Crude oil contracts have started the new week with further declines following the banking crisis and the economic uncertainty, with the price of Brent crude falling as low as the $70/b support level, or down 2% on Monday morning, and the WTI crude sliding to the lows of $64/b for the first time since December 2021.
WTI crude oil, 2-hour chart
WTI crude oil prices hit a 15-month low of $64.30/b this morning, before rebounding higher later the day, adding losses further to last week’s 10% declines on a broader selloff on the banking crisis.
The broader risk aversion sentiment hit hard the growth-sensitive crude oil prices as investors fear that the ongoing crisis in the U.S. and European banking sector as well as further interest rate hikes will damage global economic growth and manufacturing activity and, in turn, weigh on demand for petroleum products.

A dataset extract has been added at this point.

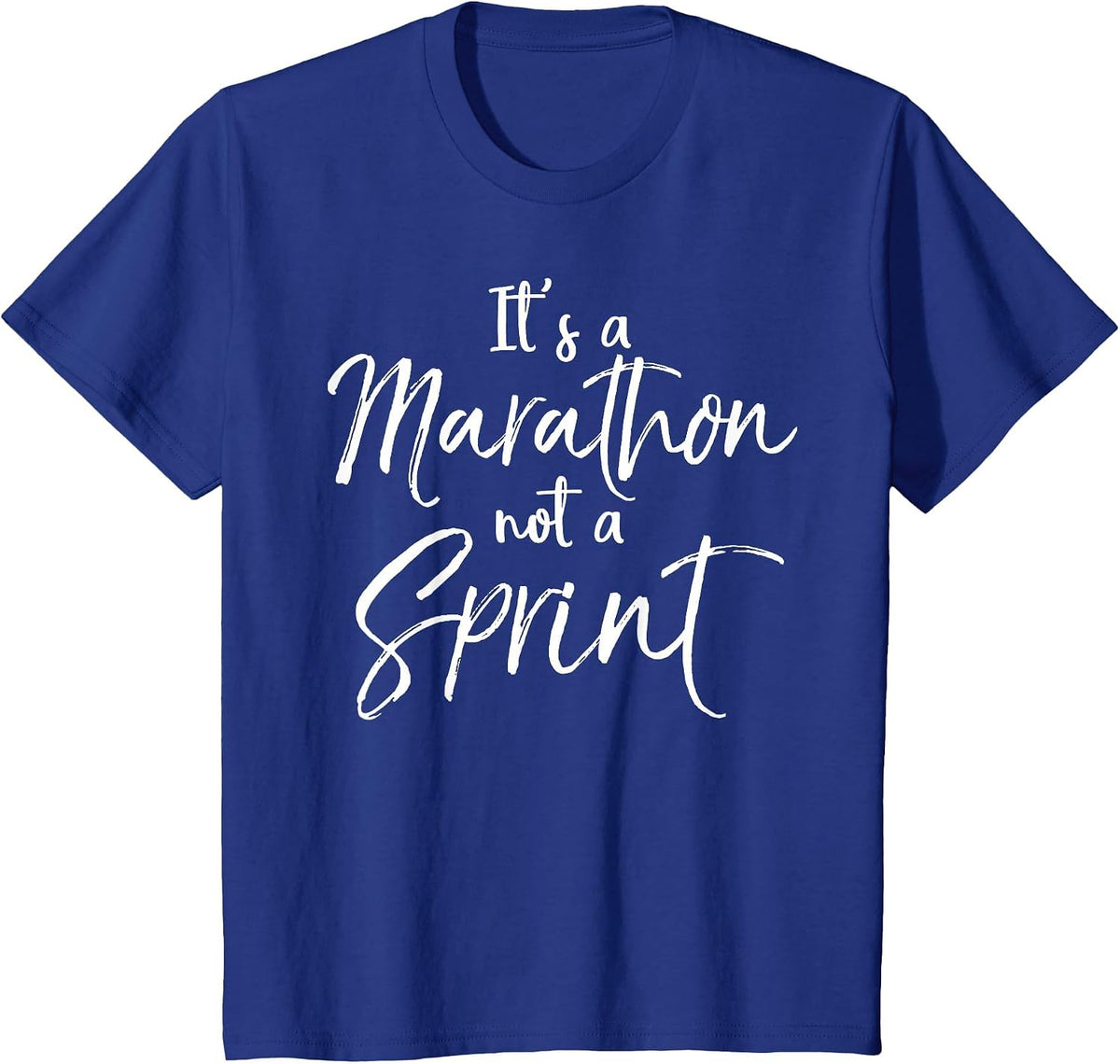 Funny Running Quote for Runners It's A Marathon Not A Sprint T-Shirt - Royal Blue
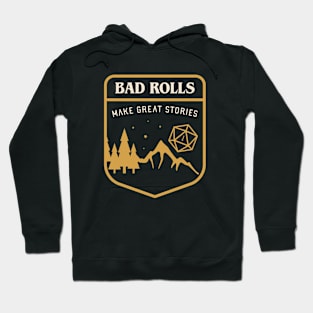 Bad Rolls Make Great Stories Tabletop RPG Hoodie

Despite the takeover of the embattled rival Credit Suisse by Swiss banking giant UBS for just over $3 billion during the weekend, markets remained cautious and moved away from risk assets such as crude oil, concerning another financial collapse similar to the 2008 crisis.
Crude sellers believe that the recent banking collapses like Credit Suisse, Silicon Valley Bank, and Signature Bank are likely to rein in lending to preserve cash during these troubled times, which will limit economic activity as the year progresses, hitting fuel demand.
Furthermore, energy investors worry over the potential demand boost from a reopening of China- the world’s largest importer of crude oil, whose buying was harnessed for much of 2022 by strict pandemic-led mobility restrictions.
However, crude oil prices have found some support after the International Energy Agency said in the March issue of its monthly Oil Market Report that it expects world oil demand growth to “accelerate sharply over the course of 2023,” seeing “rebounding air traffic and the release of pent-up Chinese demand dominate the recovery.”